The motor control unit 12 controls driving of the motor 72 . The motor control unit 12 is a computer in which a program such as an OS is installed. The motor control unit 12 has, for example, a CPU as a processor, a RAM, and a ROM in which programs are stored. Also, the functions of the motor control unit 12 can be realized by, for example, executing various programs by the CPU.

The display control unit 13 has a function of displaying various screens such as windows and characters on a display device (not shown). The function of this display control unit 13 can be realized by, for example, a GPU.

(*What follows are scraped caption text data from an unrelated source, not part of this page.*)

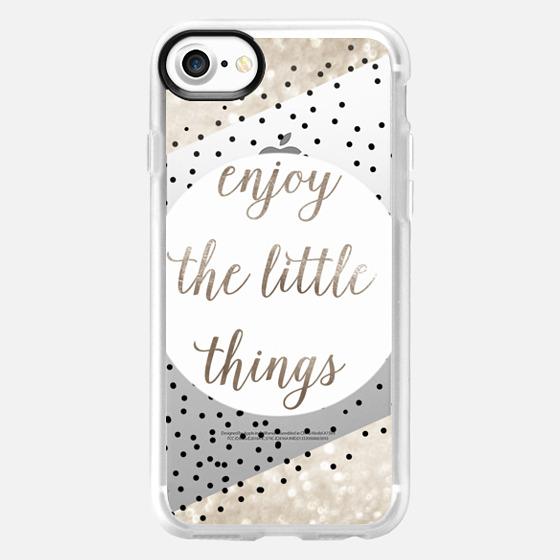 ENJoY THE LITTLE THINGS for iPhone 5s METALUX by Monika Strigel - Wallet Case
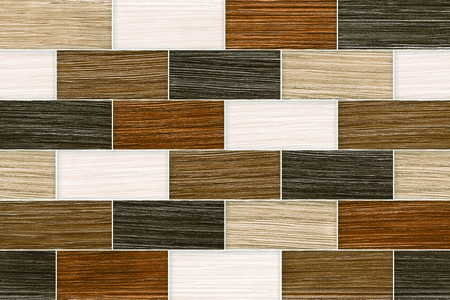 highlight: The tiles are the good texture for the background artwork,interior decoration and architectural design material Stock Photo
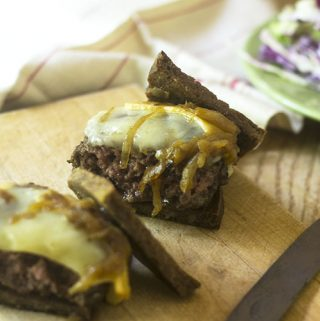 Gluten Free Patty Melt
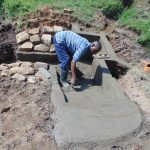 The Water Project: Mukangu Community, Metah Spring -  Stair Construction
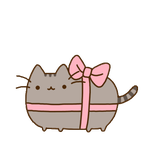 Pusheen Icon by SheymaShineStar
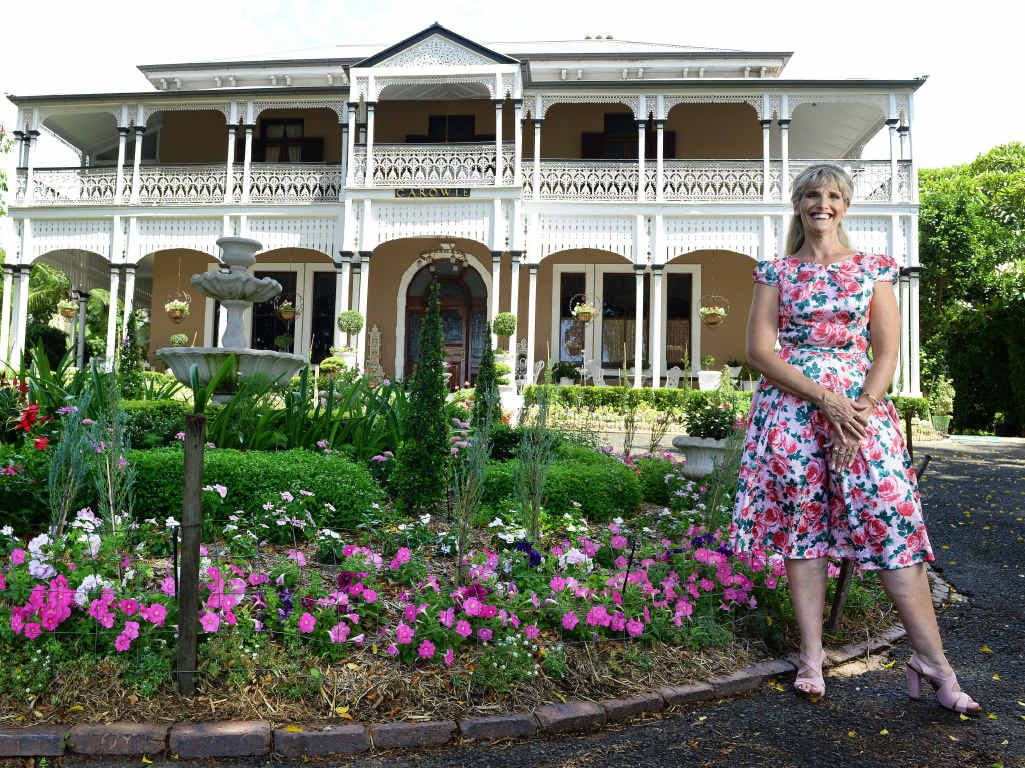 HIGH TEA: Cancer survivor Connie McKee is hosting a fundraiser on March 6 to help other women with breast cancer. The high tea is a chance to see the historic home Garowie.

The storage unit 14 has a function of storing various information (including data, programs, etc.). The storage unit 14 stores control programs and the like. The function of the storage unit 14 can be realized by a so-called external storage device (not shown) such as ROM.

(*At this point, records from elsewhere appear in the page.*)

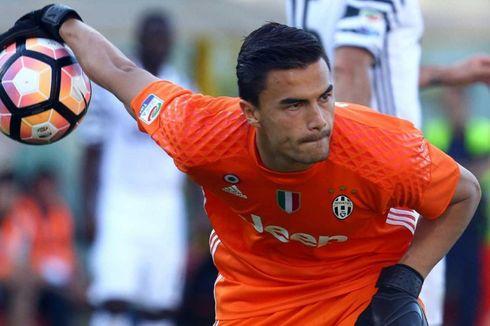 Kiper Kelahiran Mataram Bangga Lakoni Debut di Liga Italia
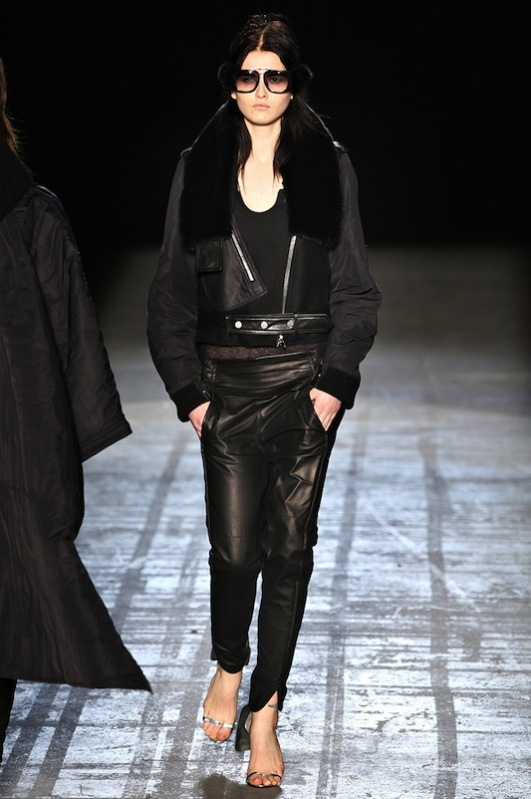 Top 5 fall 2011 fashion trends leather Alexander Wang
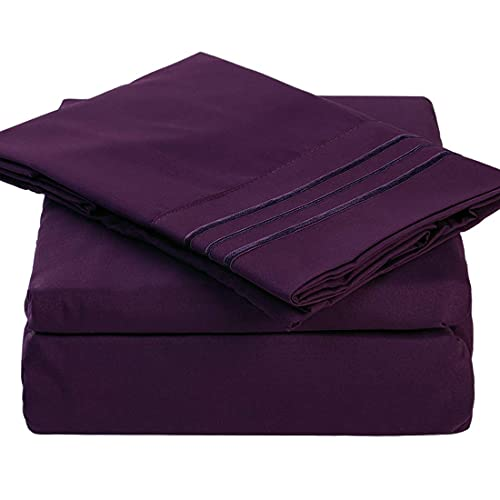 TEKAMON Premium 4 Piece Bed Sheet Set 1800TC Bedding 100% Microfiber Polyester - Super Soft, Warm, Breathable, Cooling, Wrinkle Free - 10-16' Extra Deep Pockets, Queen, Purple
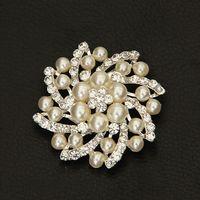 Men's asfour crystal - by Fedex or DHL Fashion Pearl Brooch With Asfour Rhinestone Rhodium Plating Brooch LSY022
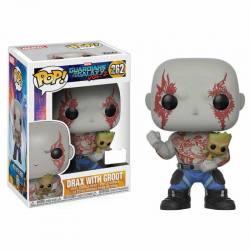Funko Pop Drax con Groot Guardianes de la Galaxia Volumen 2 - Exclusiva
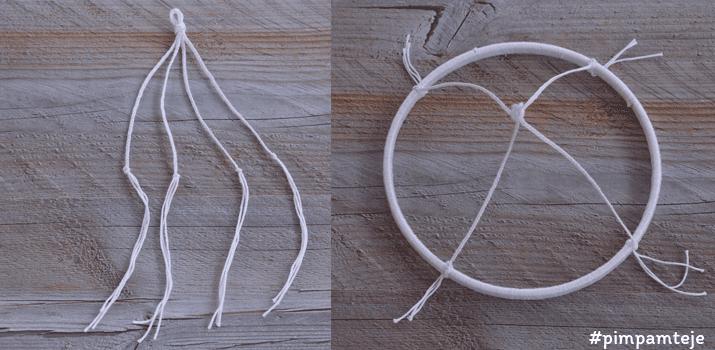 soporte móvil de peces tejidos a ganchillo para la cuna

The receiving unit 15 has a function of receiving input from an input device (not shown). The function of this reception unit 15 can be realized by, for example, an interface circuit.

Next, the inside of the second arm 23 will be described.
In the robot 2, as shown in FIG. 3, a u drive unit 27 for rotating the third arm 24 around the z-axis and a u-driving unit 27 for moving the third arm 24 in the z-axis direction are provided in the housing 230 of the second arm 23. A z-drive unit 28, a belt 274, and a belt 284 are provided.

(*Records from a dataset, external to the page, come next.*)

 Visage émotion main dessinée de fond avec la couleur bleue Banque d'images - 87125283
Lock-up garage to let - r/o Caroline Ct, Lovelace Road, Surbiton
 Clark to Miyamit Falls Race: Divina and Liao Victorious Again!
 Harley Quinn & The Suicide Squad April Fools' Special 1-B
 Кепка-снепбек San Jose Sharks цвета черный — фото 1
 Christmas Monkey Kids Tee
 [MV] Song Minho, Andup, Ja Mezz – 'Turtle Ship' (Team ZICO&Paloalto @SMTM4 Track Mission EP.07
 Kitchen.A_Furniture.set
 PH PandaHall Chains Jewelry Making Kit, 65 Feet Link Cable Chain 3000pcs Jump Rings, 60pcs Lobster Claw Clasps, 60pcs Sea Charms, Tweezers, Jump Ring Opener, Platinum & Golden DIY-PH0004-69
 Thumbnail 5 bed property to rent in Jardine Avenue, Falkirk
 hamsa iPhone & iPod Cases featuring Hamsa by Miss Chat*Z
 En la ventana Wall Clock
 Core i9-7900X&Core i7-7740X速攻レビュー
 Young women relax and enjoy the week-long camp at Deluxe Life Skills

As shown in FIG. 3, the u drive unit 27 has a pulley 275 in addition to the motor 271 and position sensor 273 previously described. The position sensor 273, the motor 271 and the pulley 275 are arranged in this order from the +z-axis side and fixed to the bottom of the recess 231C. The pulley 275 is fixed to the rotating shaft of the motor 271 and the torque of the motor 271 is transmitted to the pulley 275 .

Also, the pulley 275 is connected to an inner ring 244A of a spline nut 244 provided on the tip shaft 241 by a belt 274 . The belt 274 is an endless belt that is looped around the pulley 275 and the inner ring 244A, and has teeth (not shown) on its inner side, that is, on the side of the pulley 275 and the inner ring 244A. The teeth of the belt 274 mesh with the teeth (not shown) of the exposed portions of the pulley 275 and the inner ring 244A.

In such a u drive unit 27, the rotational force of the motor 271 is transmitted to the belt 274 via the pulley 275, and the belt 274 rotates. As the belt 274 rotates, its rotational force is transmitted to the tip shaft 241 via the spline nut 244 . This rotational force is transmitted to the tip shaft 241 via the inner circumference of the inner ring 244A and spline grooves (not shown) of the tip shaft 241, and the tip shaft 241 can move in the u-axis direction, that is, rotate.

As shown in FIG. 3, the z drive unit 28 has a pulley 285 in addition to the motor 281 and position sensor 283 previously described. The position sensor 283, motor 281 and pulley 285 are arranged in this order from the +z-axis side. The pulley 285 is fixed to the rotating shaft of the motor 281 and the torque of the motor 281 is transmitted to the pulley 285 .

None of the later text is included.